**Extract to read**
##########
Look for and make use of structure. Mathematically proficient students look closely to discern a pattern or structure. Young students, for example, might notice that three and seven more is the same amount as seven and three more, or they may sort a collection of shapes according to how many sides the shapes have. Later, students will see 7 × 8 equals the well remembered 7 × 5 + 7 × 3, in preparation for learning about the distributive property. In the expression 𝑥² + 9𝑥 + 14, older students can see the 14 as 2 × 7 and the 9 as 2 + 7. They recognize the significance of an existing line in a geometric figure and can use the strategy of drawing an auxiliary line for solving problems. They also can step back for an overview and shift perspective. They can see complicated things, such as some algebraic expressions, as single objects or as being composed of several objects. For example, they can see 5 – 3(𝑥 – 𝑦)² as 5 minus a positive number times a square and use that to realize that its value cannot be more than 5 for any real numbers 𝑥 and 𝑦.
Attend to precision. Mathematically proficient students try to communicate precisely to others. They try to use clear definitions in discussion with others and in their own reasoning. They state the meaning of the symbols they choose, including using the equal sign consistently and appropriately. They are careful about specifying units of measure, and labeling axes to clarify the correspondence with quantities in a problem. They calculate accurately and efficiently, express numerical answers with a degree of precision appropriate for the problem context. In the elementary grades, students give carefully formulated explanations to each other. By the time they reach high school they have learned to examine claims and make explicit use of definitions.
##########
(Items from a data source)
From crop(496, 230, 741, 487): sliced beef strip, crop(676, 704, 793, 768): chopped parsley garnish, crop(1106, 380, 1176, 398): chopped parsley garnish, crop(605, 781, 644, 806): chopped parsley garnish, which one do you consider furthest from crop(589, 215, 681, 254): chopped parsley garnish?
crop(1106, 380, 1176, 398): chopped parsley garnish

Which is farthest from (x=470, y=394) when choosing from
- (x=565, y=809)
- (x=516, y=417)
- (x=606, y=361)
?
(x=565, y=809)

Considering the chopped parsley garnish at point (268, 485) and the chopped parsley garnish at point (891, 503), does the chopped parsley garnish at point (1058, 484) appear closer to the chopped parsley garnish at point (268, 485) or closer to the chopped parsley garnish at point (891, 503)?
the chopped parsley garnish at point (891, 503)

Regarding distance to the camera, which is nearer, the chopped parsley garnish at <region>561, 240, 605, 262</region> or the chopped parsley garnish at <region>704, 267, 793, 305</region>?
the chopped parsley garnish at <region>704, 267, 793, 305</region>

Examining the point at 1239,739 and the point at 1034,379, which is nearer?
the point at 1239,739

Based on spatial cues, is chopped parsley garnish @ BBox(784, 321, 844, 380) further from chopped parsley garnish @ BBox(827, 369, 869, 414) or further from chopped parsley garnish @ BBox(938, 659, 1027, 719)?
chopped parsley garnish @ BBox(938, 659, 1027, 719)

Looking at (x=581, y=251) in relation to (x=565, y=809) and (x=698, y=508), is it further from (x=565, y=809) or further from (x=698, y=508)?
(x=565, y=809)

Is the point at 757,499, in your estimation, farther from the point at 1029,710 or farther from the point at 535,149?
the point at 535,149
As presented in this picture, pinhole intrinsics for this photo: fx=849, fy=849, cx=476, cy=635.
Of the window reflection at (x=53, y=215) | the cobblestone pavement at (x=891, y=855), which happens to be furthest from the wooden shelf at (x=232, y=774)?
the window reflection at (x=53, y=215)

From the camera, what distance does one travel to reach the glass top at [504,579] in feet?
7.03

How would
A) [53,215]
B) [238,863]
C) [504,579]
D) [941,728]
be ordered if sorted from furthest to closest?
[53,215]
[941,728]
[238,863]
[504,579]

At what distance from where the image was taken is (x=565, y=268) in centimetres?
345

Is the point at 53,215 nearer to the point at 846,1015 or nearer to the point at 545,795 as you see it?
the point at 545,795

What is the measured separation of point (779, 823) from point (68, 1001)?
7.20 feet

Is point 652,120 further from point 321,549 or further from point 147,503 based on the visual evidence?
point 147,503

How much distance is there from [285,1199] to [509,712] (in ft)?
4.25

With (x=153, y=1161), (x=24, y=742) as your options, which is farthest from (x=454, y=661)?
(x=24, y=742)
##########
**Task requirements**
1. In the math practices text, how can older students see the 14 and the 9 in the expression 𝑥² + 9𝑥 + 14?
2. In the math practices text, switch "axes" to "graphs" in the part that begins at the words "Attend to precision." and stops after "use of definitions.".
The records can be ignored.

**Problem solutions**
1. They can see the 14 as 2 × 7 and the 9 as 2 + 7.

2.
Attend to precision. Mathematically proficient students try to communicate precisely to others. They try to use clear definitions in discussion with others and in their own reasoning. They state the meaning of the symbols they choose, including using the equal sign consistently and appropriately. They are careful about specifying units of measure, and labeling graphs to clarify the correspondence with quantities in a problem. They calculate accurately and efficiently, express numerical answers with a degree of precision appropriate for the problem context. In the elementary grades, students give carefully formulated explanations to each other. By the time they reach high school they have learned to examine claims and make explicit use of definitions.